Der Dollar ist nun wieder auf jenem Niveau, als die SNB ihre Währungsanbindung zum Euro aufkündigte. Durch die enge Anbindung des chinesischen Renminbi an den Dollar haben ähnliche Kursbewegungen zu einem Wechselkurs Renminbi/Franken geführt, der nur marginal niedriger ist als zu Jahresbeginn, als die Schweizer Währungskopplung zum Euro noch existierte. Die SNB wird die starke Abwertung des Franken zu seinen wichtigsten Handelspartnern willkommen heissen, da sich durch sie weitere Stimuli erübrigen.

Weitere Interventionen wahrscheinlicher

Mit dem Blick nach vorn und dem Versuch, die nächsten Schritte der SNB vorauszusehen, lohnt es sich, auf die erstaunliche Widerstandsfähigkeit der Schweizer Wirtschaft hinzuweisen. Trotz der vielfachen Herausforderungen liegt das jährliche Wachstum immer noch im positiven Bereich.

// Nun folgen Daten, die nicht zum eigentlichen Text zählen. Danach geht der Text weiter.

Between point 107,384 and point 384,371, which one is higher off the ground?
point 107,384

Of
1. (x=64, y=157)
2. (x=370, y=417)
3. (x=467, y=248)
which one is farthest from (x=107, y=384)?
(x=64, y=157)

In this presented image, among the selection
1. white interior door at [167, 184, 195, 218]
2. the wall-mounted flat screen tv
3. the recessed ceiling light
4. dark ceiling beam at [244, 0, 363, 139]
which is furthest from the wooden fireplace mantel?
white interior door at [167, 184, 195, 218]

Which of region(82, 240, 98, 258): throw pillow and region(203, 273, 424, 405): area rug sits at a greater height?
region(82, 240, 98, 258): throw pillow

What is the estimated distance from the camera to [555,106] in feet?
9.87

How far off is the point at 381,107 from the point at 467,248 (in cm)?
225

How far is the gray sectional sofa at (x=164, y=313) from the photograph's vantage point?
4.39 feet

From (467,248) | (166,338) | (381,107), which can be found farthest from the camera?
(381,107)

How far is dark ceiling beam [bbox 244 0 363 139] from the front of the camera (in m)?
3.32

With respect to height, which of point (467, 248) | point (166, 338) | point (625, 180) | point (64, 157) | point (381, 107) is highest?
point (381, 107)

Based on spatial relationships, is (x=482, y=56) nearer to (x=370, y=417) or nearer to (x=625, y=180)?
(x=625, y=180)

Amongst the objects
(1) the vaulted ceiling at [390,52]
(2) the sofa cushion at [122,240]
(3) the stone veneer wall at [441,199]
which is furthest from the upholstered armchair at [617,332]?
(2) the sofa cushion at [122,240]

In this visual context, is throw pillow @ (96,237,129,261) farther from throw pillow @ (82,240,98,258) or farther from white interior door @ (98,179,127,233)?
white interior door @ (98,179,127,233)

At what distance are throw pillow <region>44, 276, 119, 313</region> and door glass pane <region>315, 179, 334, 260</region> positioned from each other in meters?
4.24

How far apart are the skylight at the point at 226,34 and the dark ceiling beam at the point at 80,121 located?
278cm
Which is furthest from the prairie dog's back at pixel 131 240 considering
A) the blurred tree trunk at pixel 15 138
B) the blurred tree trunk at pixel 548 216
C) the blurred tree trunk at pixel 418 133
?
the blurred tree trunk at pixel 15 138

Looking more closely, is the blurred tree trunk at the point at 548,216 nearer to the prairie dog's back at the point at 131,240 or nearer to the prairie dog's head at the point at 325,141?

Das weltweite Wachstum wird auch der Schweiz helfen, durch diese schwierigen Zeiten zu navigieren und die Auswirkungen eines überbewerteten Franken abzudämpfen. Der jüngste Fall des Franken gegenüber dem Dollar und dem Renminbi gibt den Schweizer Behörden etwas Raum zum Atmen und reduziert den Druck auf die Währungsbewertung.

Der Umfang der SNB-Bilanz ist infolge der Marktinterventionen angsterregend. Die Devisenreserven machen 80 Prozent des Schweizer BIP aus. Dieses Volumen ist enorm, bedenkt man, dass die Devisenreserven Grossbritanniens etwa sechs Prozent des BIP ausmachen.

Diversifikation ist der Schlüsselfaktor

Dessen ungeachtet ist nicht die Grösse, sondern die Diversifikation der Reserven der Schlüsselfaktor: Die SNB kann das Wechselkurs-Risiko gegenüber dem Franken nicht absichern, ohne die Effekte der Geldpolitik zu neutralisieren. Die SNB hat in den letzten schwierigen Jahren gute Arbeit dabei geleistet, ihr Euro-Engagement über andere Währungen zu streuen.

Dies gesagt, kann und wird die SNB bei Bedarf in den Markt eingreifen. Sie würde dann weiter Euro kaufen, anstatt die Einlagezinsen immer weiter ins Negative zu treiben. Letztere Massnahme würde die Schweizer Wirtschaft stärker dem unerprobten und unkonventionellen Geldmarkt-Instrument der Negativzinsen aussetzen.

Was macht Mario Draghi?

Ich glaube ausserdem nicht, dass eine Kürzung des Einlagezinses durch die EZB garantiert ist. Die Sitzung der EZB findet zwei Wochen vor der Entscheidung der US-Notenbank statt, und ich denke, dass Mario Draghi für eine Wertsteigerung des Euro gegenüber dem Dollar gerüstet sein will, sollte die amerikanische Zentralbank entgegen den Markterwartungen die Zinsen unverändert belassen. Alles in allem erwartet die Zentralbanker ein ereignisreicher Jahresausklang.